In light of Friday’s crash, Harris imagines the province will set aside a budget to improve Bamfield Main, but that won’t be enough. A structural, long-term change is needed, he said.
“My fear is government looks at this as a quick fix to get rid of the pressure point because it’s on the radar screen and doesn’t take the time to do this right. Someone needs to do the good work of looking around B.C. and identifying those roads that are more than just a hauler of raw materials.”
A one-time fix will also ignore the overarching issue of equity, especially for First Nations communities, who rely on these roads, said Harris.
Port Alberni Mayor Sharie Minions wrote to the premier, copying to Transportation Minister Claire Trevena, on April 5, saying “a journey on Bamfield Main is often unsafe and unpredictable, resulting in accidents, injuries, damage to vehicles or restricted road access.” She asked for timely upgrades.
Trevena responded on behalf of the premier in May saying that the Transportation Ministry has a long-standing agreement with logging companies who own “the greater balance of the road.”
“We provide supplementary funding of approximately $452,000 annually, and they are ultimately responsible for ensuring the route is maintained,” wrote Trevena.

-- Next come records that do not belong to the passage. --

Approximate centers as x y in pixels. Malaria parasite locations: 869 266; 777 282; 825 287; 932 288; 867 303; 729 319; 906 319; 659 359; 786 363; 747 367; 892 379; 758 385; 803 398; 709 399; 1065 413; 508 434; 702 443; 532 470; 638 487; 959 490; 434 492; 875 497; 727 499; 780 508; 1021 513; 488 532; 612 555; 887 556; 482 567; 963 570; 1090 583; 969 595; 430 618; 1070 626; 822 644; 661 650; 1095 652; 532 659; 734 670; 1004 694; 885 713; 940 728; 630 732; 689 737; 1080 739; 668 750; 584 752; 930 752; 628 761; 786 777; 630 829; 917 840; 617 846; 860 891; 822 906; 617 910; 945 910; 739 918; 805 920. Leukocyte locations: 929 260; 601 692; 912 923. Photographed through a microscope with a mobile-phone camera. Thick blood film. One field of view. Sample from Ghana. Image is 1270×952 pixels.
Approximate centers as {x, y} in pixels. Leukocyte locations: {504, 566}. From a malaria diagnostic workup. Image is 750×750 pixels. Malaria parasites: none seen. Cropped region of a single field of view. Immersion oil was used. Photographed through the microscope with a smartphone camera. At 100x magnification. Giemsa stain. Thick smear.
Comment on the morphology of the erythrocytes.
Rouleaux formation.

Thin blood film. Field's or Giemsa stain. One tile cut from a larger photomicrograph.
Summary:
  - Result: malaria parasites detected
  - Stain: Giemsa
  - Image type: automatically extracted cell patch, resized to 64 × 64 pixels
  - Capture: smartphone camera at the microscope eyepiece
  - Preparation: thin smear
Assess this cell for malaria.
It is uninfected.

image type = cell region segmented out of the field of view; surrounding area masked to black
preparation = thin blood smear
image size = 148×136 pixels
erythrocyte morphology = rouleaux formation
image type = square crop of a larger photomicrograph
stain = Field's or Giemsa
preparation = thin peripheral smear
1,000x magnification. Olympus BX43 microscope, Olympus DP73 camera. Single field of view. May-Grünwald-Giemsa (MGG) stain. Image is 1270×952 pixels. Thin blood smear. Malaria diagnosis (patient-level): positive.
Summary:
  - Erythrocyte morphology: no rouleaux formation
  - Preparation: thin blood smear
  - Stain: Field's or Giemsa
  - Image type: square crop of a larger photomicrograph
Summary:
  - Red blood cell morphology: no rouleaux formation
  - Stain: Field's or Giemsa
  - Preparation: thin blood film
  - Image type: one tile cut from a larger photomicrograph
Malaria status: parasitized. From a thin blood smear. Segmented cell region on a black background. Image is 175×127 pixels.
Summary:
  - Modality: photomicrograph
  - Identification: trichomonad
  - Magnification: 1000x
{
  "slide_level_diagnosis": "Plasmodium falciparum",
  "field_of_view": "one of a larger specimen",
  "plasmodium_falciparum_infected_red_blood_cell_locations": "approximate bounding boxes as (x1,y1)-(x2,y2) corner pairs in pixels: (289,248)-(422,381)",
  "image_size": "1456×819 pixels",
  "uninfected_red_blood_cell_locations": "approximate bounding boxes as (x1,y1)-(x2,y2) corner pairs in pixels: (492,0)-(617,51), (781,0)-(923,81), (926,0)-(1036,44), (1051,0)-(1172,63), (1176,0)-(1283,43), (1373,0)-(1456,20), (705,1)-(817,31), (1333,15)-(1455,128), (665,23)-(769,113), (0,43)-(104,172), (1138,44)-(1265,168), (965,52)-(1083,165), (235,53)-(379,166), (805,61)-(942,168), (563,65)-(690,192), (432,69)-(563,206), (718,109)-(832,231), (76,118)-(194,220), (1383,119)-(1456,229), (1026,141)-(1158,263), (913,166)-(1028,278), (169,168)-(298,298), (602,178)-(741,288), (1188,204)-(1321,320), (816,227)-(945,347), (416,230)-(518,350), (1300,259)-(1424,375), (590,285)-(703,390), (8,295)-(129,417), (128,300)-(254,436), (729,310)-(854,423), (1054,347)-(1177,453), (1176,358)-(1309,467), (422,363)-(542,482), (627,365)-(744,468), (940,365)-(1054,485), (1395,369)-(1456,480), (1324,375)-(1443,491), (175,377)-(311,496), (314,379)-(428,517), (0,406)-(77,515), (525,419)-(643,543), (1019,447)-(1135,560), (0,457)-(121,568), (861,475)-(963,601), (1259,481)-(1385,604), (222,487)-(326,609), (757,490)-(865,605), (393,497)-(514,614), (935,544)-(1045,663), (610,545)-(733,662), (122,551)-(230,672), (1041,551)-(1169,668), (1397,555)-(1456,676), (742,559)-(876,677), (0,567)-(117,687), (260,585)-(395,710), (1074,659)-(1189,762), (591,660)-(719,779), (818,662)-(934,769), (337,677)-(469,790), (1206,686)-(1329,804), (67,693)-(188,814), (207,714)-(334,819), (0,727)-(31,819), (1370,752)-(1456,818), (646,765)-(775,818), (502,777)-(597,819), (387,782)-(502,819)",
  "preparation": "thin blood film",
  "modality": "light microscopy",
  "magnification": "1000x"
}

Huu-ay-aht chief councillor Robert Dennis said he has spent his 21 years as councillor, especially in recent years, asking for road upgrades, but he has largely been dismissed.
Ministry officials have been looking into the issue to determine if safety improvements could be made, but “the situation is complex as this is a private, industrial road, operated and maintained by private companies for active forestry operations,” Trevena said in a statement issued Monday.
Harris questioned how the ministry can “so cavalierly” dismiss the question of responsibility with an answer that allows them “to do nothing.”
“That’s the disappointing part,” he said. “Government should always be looking at ways to improve the quality of life for people and every little bit helps when you start to get out of the urban centres. Road access is just like education and health care and public safety.”
UVic student Sarah Hunter has a petition called “Improve the road conditions between Port Alberni and Bamfield British Columbia” on change.org. On Tuesday night, the petition had a goal of 5,000 signatures.
“It is my hope that after this deadly incident that we as a community are able to pressure the provincial, and the federal government to improve the quality of this one specific road so that the hordes of students travelling on it are guaranteed their safety,” wrote Hunter.